**Teks yang Ditampilkan**
--*--
Rabu, 20 Agustus 2025

UU Cipta Kerja

Hadir di MK Pakai Baju Adat, Warga Papua Kecewa Pemerintah dan DPR Minta Tunda Sidang UU Cipta Kerja

Sejumlah warga dari sejumlah daerah mendatangi gedung Mahkamah Konstitusi (MK). Mereka kecewa perwakilan pemerintah tak hadi

Tribunnews.com/ Mario Christian Sumampow
UJI UU CIPTA KERJA - Masyarakat Papua menggunakan baju adat saat hadir dalam sidang pengujian Undang-Undang Nomor 6 Tahun 2023 tentang tentang Cipta Kerja (UU Cipta Kerja) di Mahkamah Konstitusi (MK), Selasa (19/8/2025). Mereka kecewa pemerintah dan DPR belum siap. 

TRIBUNNEWS.COM, JAKARTA – Sejumlah warga dari sejumlah daerah mendatangi gedung Mahkamah Konstitusi (MK), Jakarta Pusat,  Selasa (19/8/2025).

Kedatangan mereka dalam rangka mengikuti sidang pengujian Undang-Undang Nomor 6 Tahun 2023 tentang tentang Cipta Kerja (UU Cipta Kerja).

Persidangan beragenda mendengar keterangan pemerintah dan DPR.

Pemohon uji materi UU Cipta Kerja tersebut berasal dari daerah Papua, Kalimantan, Sulawesi, hingga Pulau Rempang.

Dari sejumlah pemohon yang hadir hari ini, empat pemohon asal Papua hadir mengenakan baju adat.

Baca juga: Selain Sebut Pasar Mangga Dua Sarang Barang Bajakan Pemerintah AS Juga Khawatirkan UU Cipta Kerja

Mereka adalah Simon Petrus Balagaise, Sinta Gebze, Vincen Kwipalo, dan Paulinus Naki Balagise mewakili masyarakat adat dari Merauke, Papua Selatan. 

Badan mereka dibalur lumpur lengkap dengan pakaian adat seperti rok rumbai yang terbuat dari daun kering, hiasan kepala dengan bulu burung, serta ornamen dari daun, akar, dan manik-manik.

Namun, sidang dengan nomor perkara 11/PUU-XXIII/2025 ini tidak berlangsung lama.
--*--
**Data Segmentasi**
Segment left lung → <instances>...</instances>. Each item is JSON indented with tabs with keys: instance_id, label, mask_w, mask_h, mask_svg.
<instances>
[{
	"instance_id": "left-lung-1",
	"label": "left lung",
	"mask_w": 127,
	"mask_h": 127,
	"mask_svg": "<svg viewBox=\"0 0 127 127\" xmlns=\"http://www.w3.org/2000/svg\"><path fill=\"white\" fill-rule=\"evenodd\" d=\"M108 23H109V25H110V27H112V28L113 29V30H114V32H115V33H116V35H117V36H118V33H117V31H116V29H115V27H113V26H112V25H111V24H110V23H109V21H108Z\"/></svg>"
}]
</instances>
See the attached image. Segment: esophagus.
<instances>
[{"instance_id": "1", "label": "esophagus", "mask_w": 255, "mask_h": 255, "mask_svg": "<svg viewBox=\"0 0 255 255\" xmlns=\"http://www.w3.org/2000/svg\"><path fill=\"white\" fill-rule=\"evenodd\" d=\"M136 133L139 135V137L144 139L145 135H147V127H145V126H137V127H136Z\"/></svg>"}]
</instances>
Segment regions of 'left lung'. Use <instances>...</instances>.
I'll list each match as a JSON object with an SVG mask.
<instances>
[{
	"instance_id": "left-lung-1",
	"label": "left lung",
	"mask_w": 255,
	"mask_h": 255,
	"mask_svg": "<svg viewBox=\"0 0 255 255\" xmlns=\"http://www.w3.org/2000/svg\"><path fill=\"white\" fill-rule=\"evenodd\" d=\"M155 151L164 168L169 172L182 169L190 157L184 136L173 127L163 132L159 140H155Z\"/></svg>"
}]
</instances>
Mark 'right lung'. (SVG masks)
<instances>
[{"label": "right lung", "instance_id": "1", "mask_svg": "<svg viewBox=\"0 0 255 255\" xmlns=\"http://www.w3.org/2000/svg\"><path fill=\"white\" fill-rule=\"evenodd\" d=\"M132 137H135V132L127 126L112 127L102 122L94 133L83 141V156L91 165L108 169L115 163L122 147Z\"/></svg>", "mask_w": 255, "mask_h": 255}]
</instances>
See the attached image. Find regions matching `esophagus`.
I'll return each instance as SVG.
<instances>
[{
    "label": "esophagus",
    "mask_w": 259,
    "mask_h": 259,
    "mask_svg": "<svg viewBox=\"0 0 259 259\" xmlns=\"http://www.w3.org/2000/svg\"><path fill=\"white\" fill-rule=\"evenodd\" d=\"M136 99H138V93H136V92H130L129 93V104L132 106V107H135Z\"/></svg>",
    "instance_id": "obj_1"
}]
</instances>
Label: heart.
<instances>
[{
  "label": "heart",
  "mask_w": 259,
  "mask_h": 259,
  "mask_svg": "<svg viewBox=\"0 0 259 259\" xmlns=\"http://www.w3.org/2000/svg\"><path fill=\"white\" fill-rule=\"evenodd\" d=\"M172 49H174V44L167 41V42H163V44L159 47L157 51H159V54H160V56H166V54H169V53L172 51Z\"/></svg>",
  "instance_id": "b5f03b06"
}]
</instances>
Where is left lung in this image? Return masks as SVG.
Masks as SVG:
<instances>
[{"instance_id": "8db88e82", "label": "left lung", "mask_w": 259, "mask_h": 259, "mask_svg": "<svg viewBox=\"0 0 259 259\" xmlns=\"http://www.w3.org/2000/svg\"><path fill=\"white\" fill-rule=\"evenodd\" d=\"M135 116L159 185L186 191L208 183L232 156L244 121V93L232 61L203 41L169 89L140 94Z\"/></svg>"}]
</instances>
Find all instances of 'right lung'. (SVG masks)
--*--
**Tugas Tertulis**
1 – Sebutkan nama keempat pemohon asal Papua yang hadir berbaju adat menurut teks berita tentang sidang UU Cipta Kerja.
2 – Ringkaslah teks berita tentang sidang UU Cipta Kerja dalam dua kalimat.
3 – Tuliskan lanjutan teks berita tentang sidang UU Cipta Kerja, dimulai setelah kalimat terakhirnya.
Daftar di atas adalah bahan tersendiri yang terpisah dari teks berita tentang sidang UU Cipta Kerja.

**Jawaban Tugas**
1 – Simon Petrus Balagaise, Sinta Gebze, Vincen Kwipalo, dan Paulinus Naki Balagise.

2 – Pada Selasa (19/8/2025), sejumlah warga mendatangi gedung Mahkamah Konstitusi di Jakarta Pusat untuk mengikuti sidang pengujian UU Cipta Kerja yang beragenda mendengar keterangan pemerintah dan DPR, dengan pemohon yang berasal dari Papua, Kalimantan, Sulawesi, hingga Pulau Rempang. Empat pemohon yang mewakili masyarakat adat Merauke, Papua Selatan, hadir mengenakan baju adat dengan badan dibalur lumpur, tetapi sidang perkara 11/PUU-XXIII/2025 itu tidak berlangsung lama.

3 –
Baca juga: Pengusaha Sebut Putusan MK Soal UU Cipta Kerja Ganggu Target Prabowo Kejar Ekonomi Tumbuh 8 Persen

Pasalnya pihak pemerintah dan DPR belum siap menyampaikan keterangan.

Sidang pun ditunda hingga 25 Agustus mendatang.

“Agenda persidangan pada siang hari ini, seyogyanya adalah untuk mendengar keterangan DPR dan pemerintah atau presiden,” kata Ketua MK Suhartoyo dalam sidang.

“Tapi berdasarkan surat dari Kementerian Menko Bidang Perekonomian Republik Indonesia, mengajukan permohonan untuk dijadwalkan ulang karena belum siap dengan keterangannya,” sambungnya.

Ketua Forum Masyarakat Adat Malind dan Kondodigun Merauke (FORMAMA) Simon Petrus Balagaize mengaku kecewa dengan ketidaksiapan pemerintah dan DPR memberikan keterangan dalam sidang yang digelar MK.

"Kami sangat kecewa dengan pihak pemerintah maupun perwakilan presiden dan juga DPR," ujar Simon Petrus.

"Kami masyarakat adat kecewa dengan UU Cipta Kerja di mana ada 7 pasal yang sangat merugikan masyarakat, ada dari Aceh, Sumatera, Rempang, dan juga sampai di Kabupaten Merauke,” lanjut dia.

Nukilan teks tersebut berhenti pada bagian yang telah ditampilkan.